Funded by the European Commission under the Clean Sky program, the ESTiMatE project is an ambitious step towards understanding the soot formation in gas-turbine engines for aviation applications. Under the ESTiMatE consortium, two institutions—Eindhoven University of Technology (TU/e) and the Barcelona Supercomputing Center (BSC)—are working together on the development of a computationally efficient, detailed soot modeling strategy for applications to aero-engine combustion.

With increasingly stringent emission norms in the aviation sector and stricter regulations on the size and number density of soot particles, the role of accurate predictive soot models in the design of low-emission combustion systems has become critical. Concerning this, the detailed sectional method-based soot modeling has been recognized as one of the effective approaches in capturing soot particle size distributions.

However, considering applications to large-scale simulations this approach poses a major challenge in terms of overall computational cost. To address this issue, TU/e and BSC are developing sectional method-based soot model coupled with computationally effective tabulated chemistry approach, Flamelet Generated Manifold (FGM). The FGM approach has proved to be one of the remarkably effective strategies of chemistry reduction in terms of computational cost and precision level. Hence, a coupling detailed sectional method-based soot model with FGM tabulated chemistry will facilitate the simulations of the industry accordant combustion system under the LES framework.

The first stage of this task, involving the implementation and validation of a sectional soot model with the finite rate chemistry in the three-dimensional reacting flow solver, Alya has been completed.
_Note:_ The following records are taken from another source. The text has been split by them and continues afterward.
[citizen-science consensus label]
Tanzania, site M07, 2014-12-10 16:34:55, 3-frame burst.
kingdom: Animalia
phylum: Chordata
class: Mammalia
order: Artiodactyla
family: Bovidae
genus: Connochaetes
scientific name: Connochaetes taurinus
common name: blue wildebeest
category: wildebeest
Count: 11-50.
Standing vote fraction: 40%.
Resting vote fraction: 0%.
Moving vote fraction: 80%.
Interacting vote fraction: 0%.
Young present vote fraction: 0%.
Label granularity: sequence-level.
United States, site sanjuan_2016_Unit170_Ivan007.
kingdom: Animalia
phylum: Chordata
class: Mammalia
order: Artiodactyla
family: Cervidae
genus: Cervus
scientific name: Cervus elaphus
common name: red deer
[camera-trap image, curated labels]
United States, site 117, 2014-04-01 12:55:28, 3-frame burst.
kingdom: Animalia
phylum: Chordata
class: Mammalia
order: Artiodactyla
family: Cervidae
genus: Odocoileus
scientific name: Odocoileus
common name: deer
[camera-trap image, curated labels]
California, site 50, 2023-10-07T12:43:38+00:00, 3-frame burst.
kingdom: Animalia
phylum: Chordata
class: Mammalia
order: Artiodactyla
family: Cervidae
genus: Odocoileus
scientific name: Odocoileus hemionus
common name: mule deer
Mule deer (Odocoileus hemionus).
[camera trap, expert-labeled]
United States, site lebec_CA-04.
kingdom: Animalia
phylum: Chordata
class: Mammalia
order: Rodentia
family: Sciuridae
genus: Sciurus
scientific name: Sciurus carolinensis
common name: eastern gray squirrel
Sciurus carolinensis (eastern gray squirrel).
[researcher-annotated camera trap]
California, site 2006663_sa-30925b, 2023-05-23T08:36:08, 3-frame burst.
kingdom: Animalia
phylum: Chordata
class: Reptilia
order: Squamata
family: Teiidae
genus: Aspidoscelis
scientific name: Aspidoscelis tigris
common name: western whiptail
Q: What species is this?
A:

Currently, the activities concerning combining soot models with FGM tabulated chemistry and presumed shape PDF approach for LES applications are underway. Moreover, special attention has been given to ensure an efficient implementation of the models and algorithms to preclude low performance in large-scale applications. The validation of developed models will be conducted with specially dedicated experiments under the ESTiMatE consortium. 

In addition to the scientific contribution, the key objective of this collaboration is to transfer the developed modeling strategy to the industry partner Rolls Royce, which will be instrumental in their design process of low emission gas turbine combustors.